The Softmax function re-normalizes values so they become a probability distribution (sum to 1). In order to achieve this, the softmax function takes three steps. Let’s take a look at this function from multiple perspectives. If you want to follow or play around, the plots for this post were generated using this notebook.
Here’s the formula: \(\mathcal{S}(x_i)=\frac{e^{x_i}}{\sum_{j=1}^{i}{e^{x_j}}}\)
Here’s the python code:
def softmax(x):
e_x = np.exp(x - np.max(x))
return e_x / e_x.sum()
And here it is, plotted for visual inspection:
So, let’s break it down with an example. I’m going to start with a random distribution x
and play around with it. Next, I show the three consecutive steps of the softmax: substracting the max, exponential, and normalizing (complete softmax function).
x = get_random_array()
plot_multiple_bar_plots([x,x - np.max(x),np.exp(x - np.max(x)),softmax(x)],
[0,-1,0,0],
[1,0,1,1],
["Original Distribution","x - np.max(x)","np.exp(x - np.max(x))","softmax(x)"])
Note that the second graph has the vertical axis on negative values. There are a couple of things to highlight here. The first step transforms all values into negative values by substracting the maximum, all except the maximum, which turns to 0 (spoiler alert, this will make it the maximum value when taking the exponential, as it will get mapped to 1). Then, the second step (\(e^x\)) is in charge of mapping back the values into a range between 0 and 1. This is due to the shape of the exponential funcion:
As you can see, all negative values are mapped to positive values that are smaller than or equal to 1.
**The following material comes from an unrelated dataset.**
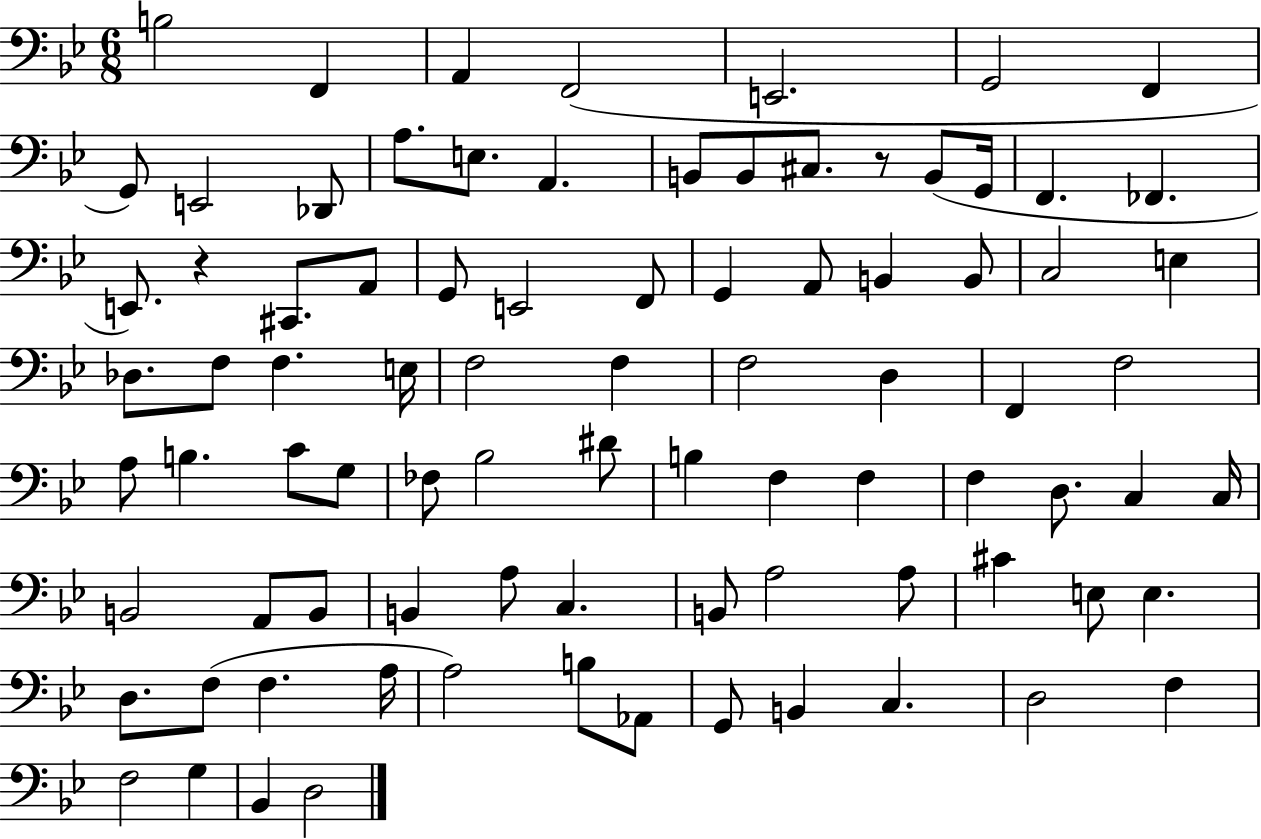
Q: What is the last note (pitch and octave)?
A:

Now, whith that in mind, let’s introduce temperature (\(\mathcal{T}\)). Temperature is generally applied by dividing \(x\) in the softmax formula, resulting in \(\mathcal{S}(x_i)=\frac{e^{x_i/\mathcal{T}}}{\sum_{j=1}^{i}{e^{x_j/\mathcal{T}}}}\). In this sense, we observe three scenarios. 1) Using temperature equal to 1 leaves the distribution unchanged; 2) Using a temperature greater than 1, which will be equivalent to dividing the values of the distribution; and 3) Using a temperature positive and smaller than 1, which is equivalent to multiplying the values of the distribution. Let’s take a look at different values and how the distribution changes:
plot_multiple_bar_plots([x/1,x/2,x/5,x/50],0,1,
["$\mathcal{T}=1$","$\mathcal{T}=2$","$\mathcal{T}=5$","$\mathcal{T}=50$"])
maxy=10
plot_multiple_bar_plots([x/0.75,x/0.5,x/.2,x/.1],0,maxy,
["$\mathcal{T}=.75$","$\mathcal{T}=.5$","$\mathcal{T}=.2$","$\mathcal{T}=.1$"])
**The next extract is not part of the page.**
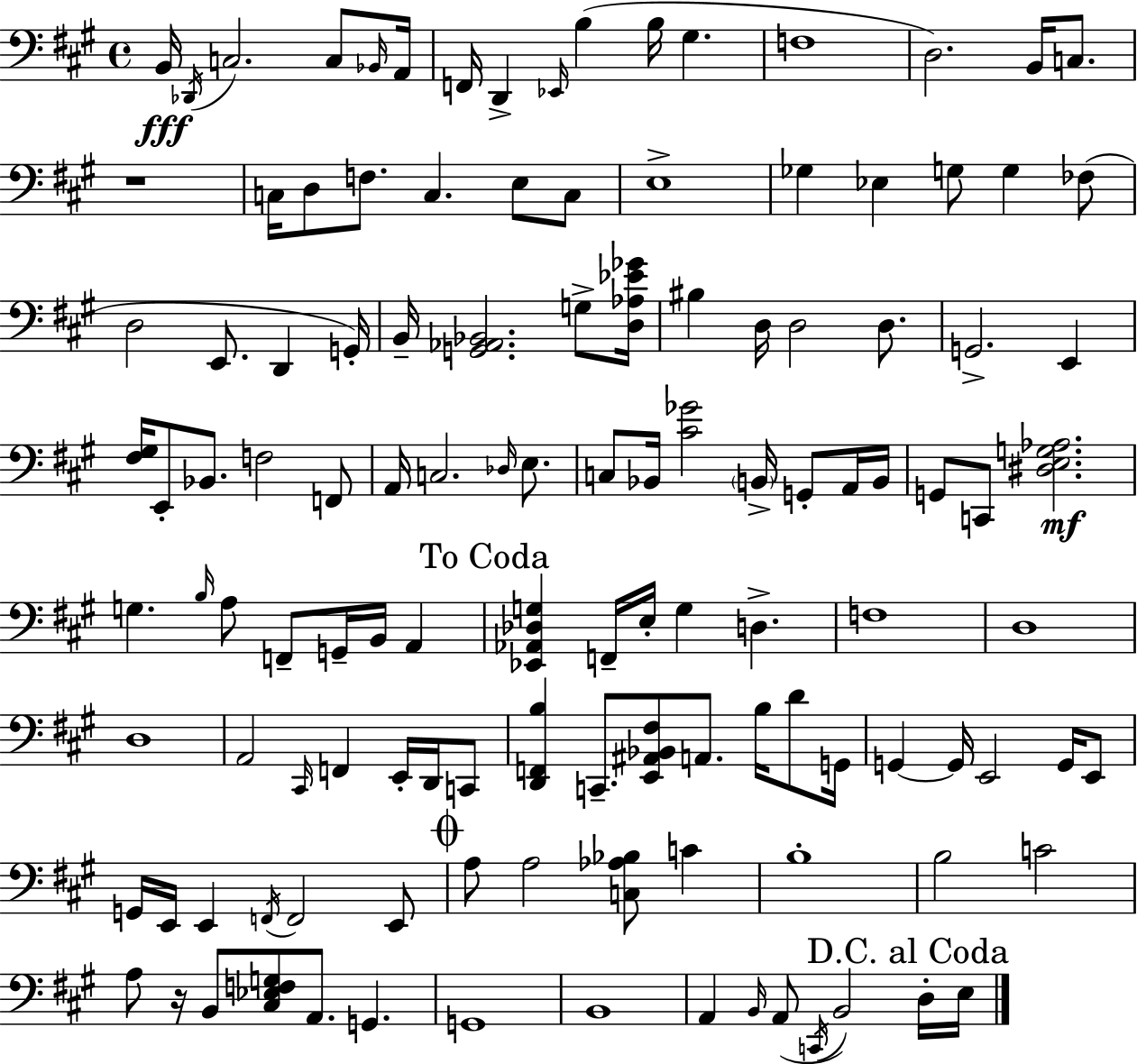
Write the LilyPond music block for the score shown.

Note that for this last plot, vertical axis is 10 times larger than for the previous ones. Simply put, it’s a matter of magnitude, a big temperature reduces the magnitude of the values, whereas a small temperature increases it. This opposite behaviour is simply due to the temperature being applied by dividing \(x\).
Ok, so, what effect will this have in the final softmax values? The key to understanding this is the exponential function in the softmax. As it will map values below -2.71828 (approx) very close to 0, the more negative values become, the more values are mapped to almost the same value after the exponential operation. On the one hand, this ends up greatly highlighting the values that were very large to begin with, and are mapped to 0 or close to 0 when the max value is substracted before the exponential. And on the other hand, it will drive to 0 most values that are small in the original distribution, as they become very large in absolute value when the max value is substracted. This is easier to see if we display the multiple steps of the softmax with different temperature values.
mult = 1
temp = 2
x2 = x / temp
plot_multiple_bar_plots([x2,x2 - np.max(x2),np.exp(x2 - np.max(x2)),softmax(x2)],
[0,-1*mult,0,0],
[1*mult,0,1,1],
["Original Distribution","x - np.max(x)","np.exp(x - np.max(x))","softmax(x)"])
mult = 40
temp = 0.02
x2 = x / temp
plot_multiple_bar_plots([x2,x2 - np.max(x2),np.exp(x2 - np.max(x2)),softmax(x2)],
[0,-1*mult,0,0],
[1*mult,0,1,1],
["Original Distribution","x - np.max(x)","np.exp(x - np.max(x))","softmax(x)"])
Note that the first two plots in the last figure have a larger vertical axis. In the end, it all boils down to how the exponential function treats large negatvie values.
This behaviour of the temperature in the softmax helps explain how this value can influence the “creativity” of a chatbot such as ChatGPT. The lower the temperature, the less options it has to choose from when producing the next token, hence become more deterministic and focused, whereas with a higher temperature it becomes more “diverse” and creative, because it weights more options as having a similar weight.